Regardless of all what indicators say, we are not here to discuss the traditional types of work discrimination Egyptian females face; those related to laws or even unofficial regulations that prevent employment or the empowerment of qualified and well-educated women in specific jobs or treating them unequally comparing to their male counterparts. This is sometimes because of their marital status, being veiled or unveiled, their beauty –yes there are lots of women suffering only because of their beauty, or simply because they are women…

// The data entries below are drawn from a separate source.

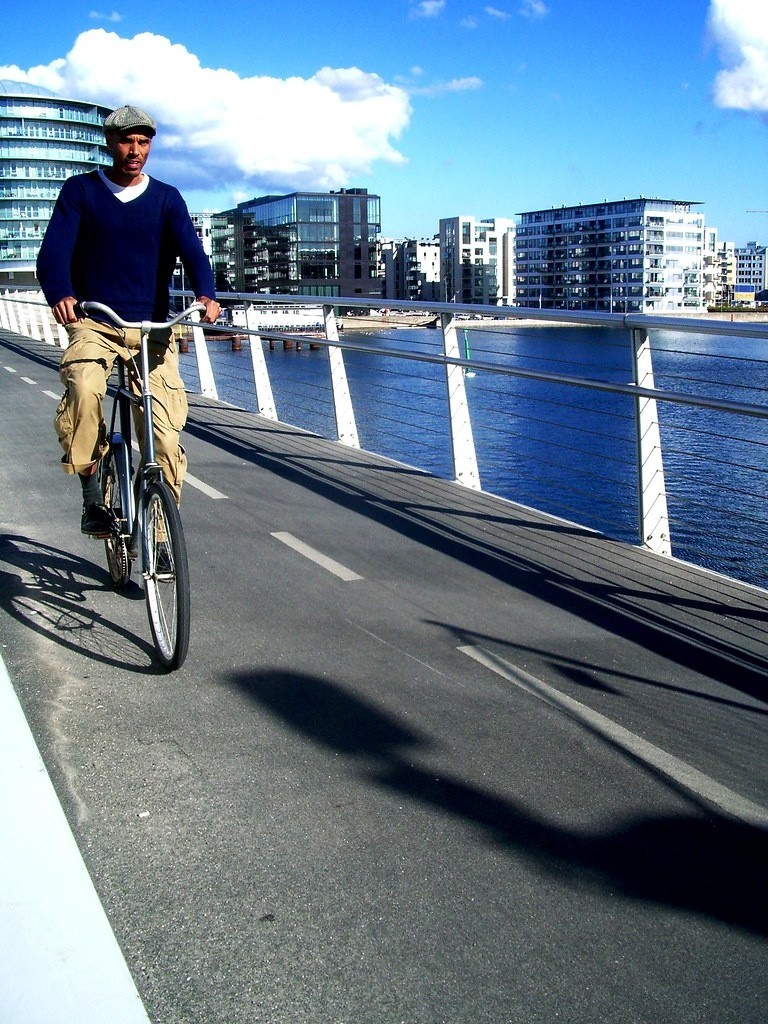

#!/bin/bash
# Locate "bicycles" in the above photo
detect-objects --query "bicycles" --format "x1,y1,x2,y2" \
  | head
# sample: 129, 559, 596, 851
70, 302, 209, 674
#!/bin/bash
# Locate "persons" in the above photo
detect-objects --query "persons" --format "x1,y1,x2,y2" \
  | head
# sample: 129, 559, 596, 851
36, 105, 223, 535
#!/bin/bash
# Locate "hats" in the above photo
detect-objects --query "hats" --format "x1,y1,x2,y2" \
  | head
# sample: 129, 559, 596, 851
104, 105, 156, 136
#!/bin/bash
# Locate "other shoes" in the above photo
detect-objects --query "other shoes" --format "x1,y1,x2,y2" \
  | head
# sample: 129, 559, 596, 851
153, 541, 174, 579
81, 501, 109, 534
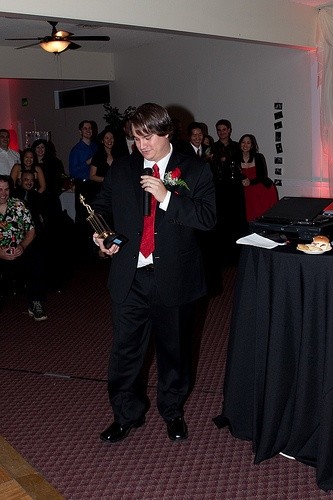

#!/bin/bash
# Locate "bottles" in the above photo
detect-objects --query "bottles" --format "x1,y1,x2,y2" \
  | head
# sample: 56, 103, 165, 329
10, 236, 17, 255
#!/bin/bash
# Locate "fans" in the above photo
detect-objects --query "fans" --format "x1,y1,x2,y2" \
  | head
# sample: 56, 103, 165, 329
4, 21, 110, 51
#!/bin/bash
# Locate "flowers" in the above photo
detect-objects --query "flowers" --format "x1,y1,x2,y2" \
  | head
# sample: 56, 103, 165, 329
162, 167, 191, 193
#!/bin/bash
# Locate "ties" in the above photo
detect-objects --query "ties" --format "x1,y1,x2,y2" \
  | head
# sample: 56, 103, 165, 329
197, 149, 200, 155
139, 163, 160, 258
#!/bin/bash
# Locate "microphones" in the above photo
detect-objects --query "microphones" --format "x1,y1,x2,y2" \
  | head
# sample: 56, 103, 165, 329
142, 167, 153, 216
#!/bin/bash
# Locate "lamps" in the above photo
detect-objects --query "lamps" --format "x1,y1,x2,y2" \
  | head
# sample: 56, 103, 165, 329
39, 40, 71, 78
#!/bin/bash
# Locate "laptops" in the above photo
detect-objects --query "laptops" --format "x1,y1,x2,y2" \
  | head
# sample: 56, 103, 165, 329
258, 196, 333, 225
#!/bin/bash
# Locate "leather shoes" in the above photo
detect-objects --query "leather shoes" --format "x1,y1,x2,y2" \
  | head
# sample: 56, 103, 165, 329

We are about to address a different type of work discrimination, women suffering from this type are qualified and working with no obvious legal discrimination problems; this type exists directly because of the unchanging culture and certain wrong beliefs. Beliefs like women are not qualified enough, even if they are, women’s performance is lower than that of men because of their weak physical structure, women are less efficient than men because of their duties and responsibility towards their home and family, the list is endless. In Egypt you may hear sentences like “Don’t visit a woman doctor, men are cleverer”, “Don’t appoint a woman lawyer, men are better”, even when you are choosing a private tutor you will hear the same. You will feel that the society has an implied agreement that all women workers are less qualified than all their male counterparts, despite the fact that sometimes the contrary is more correct. Laws allow women to serve in some very sensitive senior positions such as being president or prime minister, but society does not, so we can call this type as “Implied work gender inequality”.

Another wrong belief most of us have, is that Egyptian women in ancient times were very subjugated and oppressed regarding their work life, and the modern era, in which we are living, is when the women regain their rights after long battles and struggles. Surprisingly, the contrary is truer here as well. During ancient times in Egypt, females were allowed to work in senior and sensitive positions, the country was even ruled by Queen Hatshepsut for a long successful period of time.

So if we search for this implied work gender inequality and its reasons, we won’t find it directly related to neither religious beliefs nor social norms… So why do you think it exists?